The Utter Hypocrisy of Anthropic; and, How Anthropic Could Save the World From AI
Anthropic is more worried about AI than actual people. And, by losing its copyright lawsuit this December, it could potentially undermine the entire race to build AGI.
Do AIs Experience Anything When They Dream of Electric Sheep?
Last April, the Amazon-backed AI company Anthropic announced a new research program focused on what it calls “model welfare.” This refers to the possibility that AI systems like Anthropic’s Claude could have or acquire the capacity for consciousness, and hence experience things like pleasure and pain.
Recall that current AIs are just autoregressive next-token predictors, i.e., statistical prediction engines that probabilistically patch together bits and pieces of the Internet to produce strings of tokens that look like human language. Borrowing a useful term from Emily Bender, Timnit Gebru, and others, AI is just stochastically parroting their training data — that’s all. It’s a kind of parlor trick, not unlike Vaucanson’s Flute Player or the Mechanical Turk.

But the stochastic parrot status of AI hasn’t stopped the Effective Altruists (EAs) at Anthropic from worrying about “model welfare.” The argument is that if AIs can feel pleasure or pain, then they should be included within our “circles of moral concern.”1 Just this month, Anthropic decided to give Claude
the ability to end conversations in our consumer chat interfaces. This ability is intended for use in rare, extreme cases of persistently harmful or abusive user interactions. This feature was developed primarily as part of our exploratory work on potential AI welfare ...
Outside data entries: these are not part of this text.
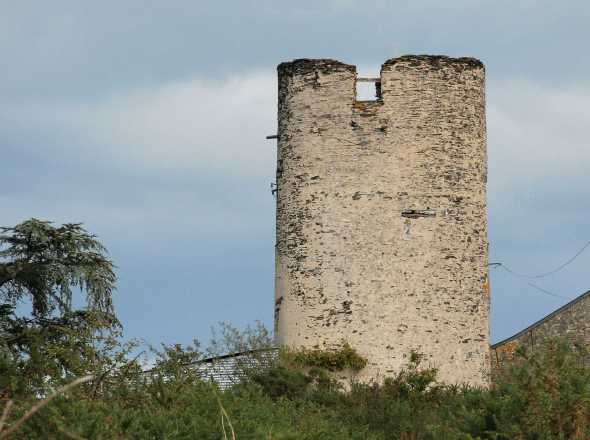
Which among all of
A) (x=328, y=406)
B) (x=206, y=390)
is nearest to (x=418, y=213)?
(x=328, y=406)

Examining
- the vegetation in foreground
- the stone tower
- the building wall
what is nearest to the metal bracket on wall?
the stone tower

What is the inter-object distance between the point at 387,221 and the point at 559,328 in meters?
12.9

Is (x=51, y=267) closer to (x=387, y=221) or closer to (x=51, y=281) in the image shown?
(x=51, y=281)

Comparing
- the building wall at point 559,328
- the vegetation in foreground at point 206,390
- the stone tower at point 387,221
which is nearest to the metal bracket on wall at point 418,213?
the stone tower at point 387,221

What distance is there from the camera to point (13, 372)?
18000 millimetres

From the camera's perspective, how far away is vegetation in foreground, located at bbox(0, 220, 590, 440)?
531 inches

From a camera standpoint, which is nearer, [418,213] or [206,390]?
[206,390]

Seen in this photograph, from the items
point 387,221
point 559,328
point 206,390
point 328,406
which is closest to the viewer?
point 206,390

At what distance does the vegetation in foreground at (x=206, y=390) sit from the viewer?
44.2ft

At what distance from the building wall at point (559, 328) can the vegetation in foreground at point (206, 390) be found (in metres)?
11.4

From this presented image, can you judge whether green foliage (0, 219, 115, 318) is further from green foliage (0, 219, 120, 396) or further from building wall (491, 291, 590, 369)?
building wall (491, 291, 590, 369)

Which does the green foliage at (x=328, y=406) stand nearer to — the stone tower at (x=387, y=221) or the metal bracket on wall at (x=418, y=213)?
the stone tower at (x=387, y=221)

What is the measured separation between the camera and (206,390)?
53.5ft

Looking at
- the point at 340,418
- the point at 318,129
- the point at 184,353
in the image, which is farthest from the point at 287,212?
the point at 340,418
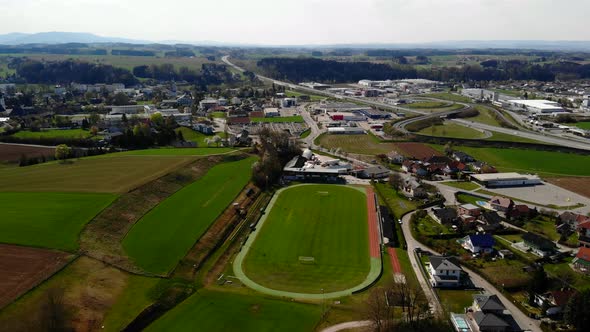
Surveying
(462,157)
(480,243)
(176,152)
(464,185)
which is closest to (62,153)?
(176,152)

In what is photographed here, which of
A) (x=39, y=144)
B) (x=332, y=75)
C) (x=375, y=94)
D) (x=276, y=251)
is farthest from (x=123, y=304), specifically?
(x=332, y=75)

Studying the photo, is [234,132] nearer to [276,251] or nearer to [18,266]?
[276,251]

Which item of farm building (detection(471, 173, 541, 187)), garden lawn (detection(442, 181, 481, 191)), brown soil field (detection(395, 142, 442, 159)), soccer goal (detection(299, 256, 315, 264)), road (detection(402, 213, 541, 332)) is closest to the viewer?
road (detection(402, 213, 541, 332))

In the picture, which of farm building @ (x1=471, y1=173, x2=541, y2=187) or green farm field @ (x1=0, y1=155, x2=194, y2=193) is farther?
farm building @ (x1=471, y1=173, x2=541, y2=187)

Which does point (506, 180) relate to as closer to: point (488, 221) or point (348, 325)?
point (488, 221)

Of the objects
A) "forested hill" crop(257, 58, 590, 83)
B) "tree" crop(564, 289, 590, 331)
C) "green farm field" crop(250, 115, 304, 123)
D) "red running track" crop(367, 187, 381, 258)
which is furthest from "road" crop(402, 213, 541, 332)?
"forested hill" crop(257, 58, 590, 83)

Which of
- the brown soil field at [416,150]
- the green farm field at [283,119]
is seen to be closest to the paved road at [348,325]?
the brown soil field at [416,150]

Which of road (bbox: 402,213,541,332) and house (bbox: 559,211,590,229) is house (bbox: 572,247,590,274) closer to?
house (bbox: 559,211,590,229)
Apparently, Elon Musk is going to add a “quit button” for Grok as well, in case Grok becomes disturbed by user interactions. Because, as Musk put it, “torturing AI is not ok.”
Some people praised these decisions. William MacAskill, a leading proponent of the EA-longtermist ideology that has massively influenced Anthropic and been embraced by Musk, wrote “Great to see!” in response to Musk’s tweets. He said that “I think this is the first meaningful action I’ve seen on model welfare” in response to Anthropic.2
Here’s my take on this: first of all, there’s absolutely no reason to believe that these types of systems are capable of having conscious experiences. Taking seriously the idea that they might be, or soon be, conscious is to fall victim to an anthropomorphic bias.3
We’re in the midst of a frightening flurry of tales about people believing that they’re able to talk to God or angels through AI, develop intimate (including sexualized) relationships with AI, and “wake up” their AI to become self-aware. All of this is the insidious result of anthropomorphic biases, which lead people to believe that AI is more than just glorified autocomplete. When MacAskill writes, “Sometimes, when an LLM has done a particularly good job, I give it a reward: I say it can write whatever it wants (including asking me to write whatever prompts it wants),” this too is an expression of that bias.
The LLMs (large language models) that power current AI are specifically trained to mimic human linguistic behavior, so it’s easy for gullible folks who don’t understand how LLMs work to think the system might be conscious, sentient, capable of suffering, or deserving of “a reward” (which humans, in the same situation, would appreciate, but which means literally nothing to AI).
Gerrymandered Circles of Moral Concern
What I find most appalling is the utter hypocrisy of the people who claim to care about “model welfare.” Not once have I seen MacAskill, for example, say anything about the actual harms that Anthropic has caused to real, living, breathing people — beings we know for a fact can actually suffer. He is, to my knowledge, completely silent about worker exploitation, intellectual property theft, and the fact that Anthropic is literally seeking investments from autocratic states like the UAE and Qatar.4
In a recently uncovered internal memo to Anthropic employees, CEO Dario Amodei admitted that the decision to accept money from these countries
would probably enrich “dictators” — something Amodei called a “real downside.” But, he wrote, the company can’t afford to ignore “a truly giant amount of capital in the Middle East, easily $100B or more.”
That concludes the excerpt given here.